Re: Update on the spinlock->pthread_mutex patch experimental: replace s_lock spinlock code with pthread_mutex on linux

From: Nils Goroll <slink(at)schokola(dot)de>
To: Jeff Janes <jeff(dot)janes(at)gmail(dot)com>
Cc: Robert Haas <robertmhaas(at)gmail(dot)com>, Tom Lane <tgl(at)sss(dot)pgh(dot)pa(dot)us>, Martijn van Oosterhout <kleptog(at)svana(dot)org>, Merlin Moncure <mmoncure(at)gmail(dot)com>, pgsql-hackers(at)postgresql(dot)org
Subject: Re: Update on the spinlock->pthread_mutex patch experimental: replace s_lock spinlock code with pthread_mutex on linux
Date: 2012-07-01 21:28:30
Message-ID: 4FF0C0FE.3010608@schokola.de
Views: Raw Message | Whole Thread | Download mbox | Resend email
Thread:
Lists: pgsql-hackers

Hi Jeff,

>>> It looks like the hacked code is slower than the original. That
>>> doesn't seem so good to me. Am I misreading this?
>>
>> No, you are right - in a way. This is not about maximizing tps, this is about
>> maximizing efficiency under load situations
>
> But why wouldn't this maximized efficiency present itself as increased TPS?

Because the latency of lock aquision influences TPS, but this is only marginally
related to the cost in terms of cpu cyclues to aquire the locks.
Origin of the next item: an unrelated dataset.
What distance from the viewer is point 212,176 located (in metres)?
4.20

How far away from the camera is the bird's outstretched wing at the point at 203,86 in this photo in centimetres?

See my posting as of Sun, 01 Jul 2012 21:02:05 +0200 for an overview of my
understanding.

>>> Also, 20 transactions per connection is not enough of a run to make
>>> any evaluation on.
>>
>> As you can see I've repeated the tests 10 times. I've tested slight variations
>> as mentioned above, so I was looking for quick results with acceptable variation.
>
> Testing it 10 times doesn't necessarily improve things.
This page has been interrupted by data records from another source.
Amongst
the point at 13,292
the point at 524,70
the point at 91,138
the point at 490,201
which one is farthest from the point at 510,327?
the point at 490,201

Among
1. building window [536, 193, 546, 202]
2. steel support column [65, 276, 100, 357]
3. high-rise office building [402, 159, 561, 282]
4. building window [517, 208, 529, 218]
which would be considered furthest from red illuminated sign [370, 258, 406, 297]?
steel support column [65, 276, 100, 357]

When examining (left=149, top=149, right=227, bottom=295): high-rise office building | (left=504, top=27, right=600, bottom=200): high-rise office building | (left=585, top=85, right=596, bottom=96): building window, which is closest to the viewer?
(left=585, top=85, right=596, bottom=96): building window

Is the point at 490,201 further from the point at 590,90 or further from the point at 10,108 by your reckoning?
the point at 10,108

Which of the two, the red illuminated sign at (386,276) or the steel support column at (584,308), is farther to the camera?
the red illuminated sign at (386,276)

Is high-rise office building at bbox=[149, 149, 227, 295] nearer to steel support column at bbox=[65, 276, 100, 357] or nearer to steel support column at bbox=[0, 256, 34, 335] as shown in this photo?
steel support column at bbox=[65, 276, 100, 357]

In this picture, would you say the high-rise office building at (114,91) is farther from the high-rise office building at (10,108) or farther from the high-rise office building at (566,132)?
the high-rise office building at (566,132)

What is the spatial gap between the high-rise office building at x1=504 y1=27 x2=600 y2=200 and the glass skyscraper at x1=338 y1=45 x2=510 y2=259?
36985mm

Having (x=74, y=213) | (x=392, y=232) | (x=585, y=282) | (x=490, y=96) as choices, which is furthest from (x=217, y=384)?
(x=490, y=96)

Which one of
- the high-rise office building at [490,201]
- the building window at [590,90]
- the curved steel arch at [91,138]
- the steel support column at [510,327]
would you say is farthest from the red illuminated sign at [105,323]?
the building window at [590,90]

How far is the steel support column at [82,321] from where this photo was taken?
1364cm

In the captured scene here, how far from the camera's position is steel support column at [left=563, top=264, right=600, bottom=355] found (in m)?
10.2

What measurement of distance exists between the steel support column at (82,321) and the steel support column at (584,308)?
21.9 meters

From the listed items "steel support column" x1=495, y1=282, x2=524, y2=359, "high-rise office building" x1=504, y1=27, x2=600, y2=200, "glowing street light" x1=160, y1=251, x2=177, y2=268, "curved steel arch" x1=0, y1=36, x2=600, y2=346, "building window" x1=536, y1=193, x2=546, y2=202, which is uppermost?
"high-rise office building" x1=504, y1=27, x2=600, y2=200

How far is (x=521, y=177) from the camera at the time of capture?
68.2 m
My intention was to average over the imperfections of rusage accounting because
I was maily interested in lowering rusage, not maximizing tps.
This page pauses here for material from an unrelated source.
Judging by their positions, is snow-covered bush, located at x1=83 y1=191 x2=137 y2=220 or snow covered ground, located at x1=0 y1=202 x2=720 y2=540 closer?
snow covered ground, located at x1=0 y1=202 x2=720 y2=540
Yes, in order to get reliable results, I'd have to run longer tests, but
interestingly the results from my quick tests already approximated those from
the huge tests Robert has run with respect to the differences between unpatched
and patched.

> You should use at least -T30, rather than -t20.

Thanks for the advice - it is really appreciated and I will take it when I run
more test tests.

But I don't understand yet how to best provoke high spinlock concurrency with
pgbench. Or are there are any other test tools out there for this case?

> Anyway, your current benchmark speed of around 600 TPS over such a
> short time periods suggests you are limited by fsyncs.

Definitely. I described the setup in my initial posting ("why roll-your-own
s_lock? / improving scalability" - Tue, 26 Jun 2012 19:02:31 +0200)

> pgbench does as long as that is the case. You could turn --fsync=off,
> or just change your benchmark to a read-only one like -S, or better
> the -P option I've been trying get into pgbench.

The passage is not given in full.